WORK INSTRUCTION — Retype every record below exactly as it is written.

Plain-text document sources
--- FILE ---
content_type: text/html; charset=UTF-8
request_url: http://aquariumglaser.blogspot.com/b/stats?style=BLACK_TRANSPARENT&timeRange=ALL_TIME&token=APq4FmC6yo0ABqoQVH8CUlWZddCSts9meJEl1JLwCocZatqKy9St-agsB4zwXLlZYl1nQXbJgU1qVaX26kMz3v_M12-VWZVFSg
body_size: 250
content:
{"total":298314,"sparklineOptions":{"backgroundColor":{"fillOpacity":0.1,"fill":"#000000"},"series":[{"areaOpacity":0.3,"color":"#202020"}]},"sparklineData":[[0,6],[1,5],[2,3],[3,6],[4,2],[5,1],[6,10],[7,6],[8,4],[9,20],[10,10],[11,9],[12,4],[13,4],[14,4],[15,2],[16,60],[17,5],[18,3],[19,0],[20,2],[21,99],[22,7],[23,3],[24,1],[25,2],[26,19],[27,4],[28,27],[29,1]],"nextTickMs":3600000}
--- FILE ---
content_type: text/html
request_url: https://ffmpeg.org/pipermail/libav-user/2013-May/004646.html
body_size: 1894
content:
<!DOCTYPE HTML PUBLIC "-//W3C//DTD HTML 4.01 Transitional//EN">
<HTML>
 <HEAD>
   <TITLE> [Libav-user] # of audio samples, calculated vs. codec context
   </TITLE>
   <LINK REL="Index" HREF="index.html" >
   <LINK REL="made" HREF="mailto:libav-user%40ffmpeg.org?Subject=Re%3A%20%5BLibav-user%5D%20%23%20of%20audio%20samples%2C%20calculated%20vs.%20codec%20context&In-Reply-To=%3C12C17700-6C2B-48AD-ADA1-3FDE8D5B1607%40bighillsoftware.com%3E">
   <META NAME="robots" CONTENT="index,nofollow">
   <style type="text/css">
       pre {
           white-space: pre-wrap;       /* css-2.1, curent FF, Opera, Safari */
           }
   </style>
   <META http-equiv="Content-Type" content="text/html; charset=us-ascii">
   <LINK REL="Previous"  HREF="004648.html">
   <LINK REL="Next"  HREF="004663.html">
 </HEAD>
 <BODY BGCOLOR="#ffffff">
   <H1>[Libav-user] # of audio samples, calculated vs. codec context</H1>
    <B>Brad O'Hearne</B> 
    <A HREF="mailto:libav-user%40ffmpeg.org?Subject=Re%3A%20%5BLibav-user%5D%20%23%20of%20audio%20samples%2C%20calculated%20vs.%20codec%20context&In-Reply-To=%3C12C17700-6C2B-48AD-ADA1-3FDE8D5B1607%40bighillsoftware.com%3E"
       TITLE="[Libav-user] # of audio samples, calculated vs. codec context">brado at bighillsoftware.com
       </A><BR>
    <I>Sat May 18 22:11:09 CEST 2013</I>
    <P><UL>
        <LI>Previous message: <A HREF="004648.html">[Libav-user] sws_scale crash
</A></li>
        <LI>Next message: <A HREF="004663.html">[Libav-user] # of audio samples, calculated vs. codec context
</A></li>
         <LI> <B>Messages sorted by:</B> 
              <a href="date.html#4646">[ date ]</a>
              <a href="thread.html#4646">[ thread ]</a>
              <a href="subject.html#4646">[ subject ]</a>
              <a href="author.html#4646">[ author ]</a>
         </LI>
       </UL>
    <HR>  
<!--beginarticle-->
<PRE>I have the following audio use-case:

ANSWER TO THIS TASK —
--- FILE ---
content_type: text/html; charset=UTF-8
request_url: http://aquariumglaser.blogspot.com/b/stats?style=BLACK_TRANSPARENT&timeRange=ALL_TIME&token=APq4FmC6yo0ABqoQVH8CUlWZddCSts9meJEl1JLwCocZatqKy9St-agsB4zwXLlZYl1nQXbJgU1qVaX26kMz3v_M12-VWZVFSg
body_size: 250
content:
{"total":298314,"sparklineOptions":{"backgroundColor":{"fillOpacity":0.1,"fill":"#000000"},"series":[{"areaOpacity":0.3,"color":"#202020"}]},"sparklineData":[[0,6],[1,5],[2,3],[3,6],[4,2],[5,1],[6,10],[7,6],[8,4],[9,20],[10,10],[11,9],[12,4],[13,4],[14,4],[15,2],[16,60],[17,5],[18,3],[19,0],[20,2],[21,99],[22,7],[23,3],[24,1],[25,2],[26,19],[27,4],[28,27],[29,1]],"nextTickMs":3600000}
--- FILE ---
content_type: text/html
request_url: https://ffmpeg.org/pipermail/libav-user/2013-May/004646.html
body_size: 1894
content:
<!DOCTYPE HTML PUBLIC "-//W3C//DTD HTML 4.01 Transitional//EN">
<HTML>
 <HEAD>
   <TITLE> [Libav-user] # of audio samples, calculated vs. codec context
   </TITLE>
   <LINK REL="Index" HREF="index.html" >
   <LINK REL="made" HREF="mailto:libav-user%40ffmpeg.org?Subject=Re%3A%20%5BLibav-user%5D%20%23%20of%20audio%20samples%2C%20calculated%20vs.%20codec%20context&In-Reply-To=%3C12C17700-6C2B-48AD-ADA1-3FDE8D5B1607%40bighillsoftware.com%3E">
   <META NAME="robots" CONTENT="index,nofollow">
   <style type="text/css">
       pre {
           white-space: pre-wrap;       /* css-2.1, curent FF, Opera, Safari */
           }
   </style>
   <META http-equiv="Content-Type" content="text/html; charset=us-ascii">
   <LINK REL="Previous"  HREF="004648.html">
   <LINK REL="Next"  HREF="004663.html">
 </HEAD>
 <BODY BGCOLOR="#ffffff">
   <H1>[Libav-user] # of audio samples, calculated vs. codec context</H1>
    <B>Brad O'Hearne</B> 
    <A HREF="mailto:libav-user%40ffmpeg.org?Subject=Re%3A%20%5BLibav-user%5D%20%23%20of%20audio%20samples%2C%20calculated%20vs.%20codec%20context&In-Reply-To=%3C12C17700-6C2B-48AD-ADA1-3FDE8D5B1607%40bighillsoftware.com%3E"
       TITLE="[Libav-user] # of audio samples, calculated vs. codec context">brado at bighillsoftware.com
       </A><BR>
    <I>Sat May 18 22:11:09 CEST 2013</I>
    <P><UL>
        <LI>Previous message: <A HREF="004648.html">[Libav-user] sws_scale crash
</A></li>
        <LI>Next message: <A HREF="004663.html">[Libav-user] # of audio samples, calculated vs. codec context
</A></li>
         <LI> <B>Messages sorted by:</B> 
              <a href="date.html#4646">[ date ]</a>
              <a href="thread.html#4646">[ thread ]</a>
              <a href="subject.html#4646">[ subject ]</a>
              <a href="author.html#4646">[ author ]</a>
         </LI>
       </UL>
    <HR>  
<!--beginarticle-->
<PRE>I have the following audio use-case:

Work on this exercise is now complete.